An Adverse Outcome Pathway Network for Chemically Induced Oxidative Stress Leading to (Non)genotoxic Carcinogenesis

Abstract

Nongenotoxic (NGTX) carcinogens induce cancer via other mechanisms than direct DNA damage. A recognized mode of action for NGTX carcinogens is induction of oxidative stress, a state in which the amount of oxidants in a cell exceeds its antioxidant capacity, leading to regenerative proliferation. Currently, carcinogenicity assessment of environmental chemicals primarily relies on genetic toxicity end points. Since NGTX carcinogens lack genotoxic potential, these chemicals may remain undetected in such evaluations. To enhance the predictivity of test strategies for carcinogenicity assessment, a shift toward mechanism-based approaches is required. Here, we present an adverse outcome pathway (AOP) network for chemically induced oxidative stress leading to (NGTX) carcinogenesis. To develop this AOP network, we first investigated the role of oxidative stress in the various cancer hallmarks. Next, possible mechanisms for chemical induction of oxidative stress and the biological effects of oxidative damage to macromolecules were considered. This resulted in an AOP network, of which associated uncertainties were explored. Ultimately, development of AOP networks relevant for carcinogenesis in humans will aid the transition to a mechanism-based, human relevant carcinogenicity assessment that involves a substantially lower number of laboratory animals.

Figure 1

Hallmarks of cancer. The 10 hallmarks of cancer as described by Hanahan and Weinberg, supplemented with novel insights into carcinogenesis.^,, Translucent hallmarks are not discussed in this paper. The inner circle schematically represents the signaling networks that connect the hallmarks and the tumor microenvironment.

Figure 2

Schematic representation of ROS-induced damage and biological effects in relation to carcinogenesis. ROS can interact with and damage lipids (green/left), proteins (blue/middle) and DNA (red/right). Through signaling pathways, oxidative modification of macromolecules can contribute to various cancer hallmarks and, ultimately, carcinogenesis. Inflammation also affects neighboring cells. First layer effector molecules are depicted in orange/rectangles, second layer effector molecules in purple/rounded rectangles, and third layer effector molecules in yellow/circles. ROS: reactive oxygen species; SOD: superoxide dismutase; CAT: catalase; GPX: glutathione peroxidase; PKC: protein kinase; NF-κB: factor κ-light-chain-enhancer of B cells inhibitor; IκB: Inhibitor of NF-κB; IKK: IκB kinase; PTEN: phosphatase and tensin homologue; PI3K: phosphoinositide 3 kinase; AKT: protein kinase B; PTP1B: protein tyrosine phosphatase 1B; JAK/STAT: Janus kinase/signal transducer and activator of transcription protein; MKP: MAPK phosphatase; ERK: extracellular signal-regulated kinase; TRX: thioredoxin; AKS1: apoptosis signal-regulating kinase 1; JNK: c-Jun N-terminal kinase; AP1: activator protein 1; KEAP1: Kelch like ECH associated protein 1; NRF2: nuclear factor erythroid 2-related factor 2; HDAC: histone deacetylase; DNMT: DNA methyltransferase; MBP: methyl binding protein; Bcl2: B-cell lymphoma 2; Bcl-xL: B-cell lymphoma extra-large; Bad: Bcl-2-associated agonist of cell death; Bim: Bcl-2-interacting mediator of cell death; Bax: Bcl-2-associated X protein.

Figure 3

Proposed network of AOPs for chemically induced oxidative stress leading to carcinogenesis. Chronic or prolonged activation of the molecular initiating event and subsequent key events is required for this AOP network to trigger the adverse outcome. Molecular initiating events are depicted in green, cellular effects in orange, tissue effects in bright red and the adverse outcome in dark red. Cancer hallmarks are depicted in bold. Italicized text represent associated signaling pathways. Examples of cytochrome P450 enzymes, oxidases and key proteins in protein oxidation are given in parentheses.

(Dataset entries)
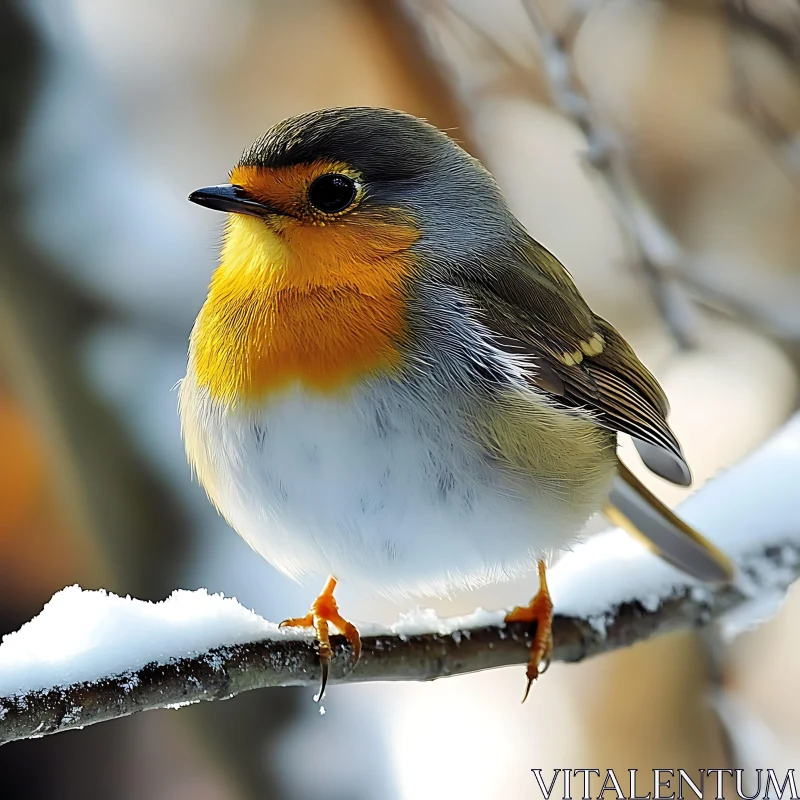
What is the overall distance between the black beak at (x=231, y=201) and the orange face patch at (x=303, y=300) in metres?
0.01

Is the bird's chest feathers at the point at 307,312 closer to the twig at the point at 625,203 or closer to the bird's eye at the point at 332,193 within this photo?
the bird's eye at the point at 332,193

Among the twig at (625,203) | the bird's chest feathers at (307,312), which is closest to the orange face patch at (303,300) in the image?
the bird's chest feathers at (307,312)

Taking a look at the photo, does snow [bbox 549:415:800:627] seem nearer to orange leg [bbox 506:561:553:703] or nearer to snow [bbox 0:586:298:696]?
orange leg [bbox 506:561:553:703]

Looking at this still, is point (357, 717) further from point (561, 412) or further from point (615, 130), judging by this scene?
point (615, 130)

Work request 1:
In the AOP network text, reproduce the passage from "Proposed network of" up to and including "given in parentheses.", replacing "bright red" with "crimson".
Work request 2:
What does carcinogenicity assessment of environmental chemicals currently rely on primarily, according to the AOP network text?

Your response 1:
Proposed network of AOPs for chemically induced oxidative stress leading to carcinogenesis. Chronic or prolonged activation of the molecular initiating event and subsequent key events is required for this AOP network to trigger the adverse outcome. Molecular initiating events are depicted in green, cellular effects in orange, tissue effects in crimson and the adverse outcome in dark red. Cancer hallmarks are depicted in bold. Italicized text represent associated signaling pathways. Examples of cytochrome P450 enzymes, oxidases and key proteins in protein oxidation are given in parentheses.

Your response 2:
Genetic toxicity end points.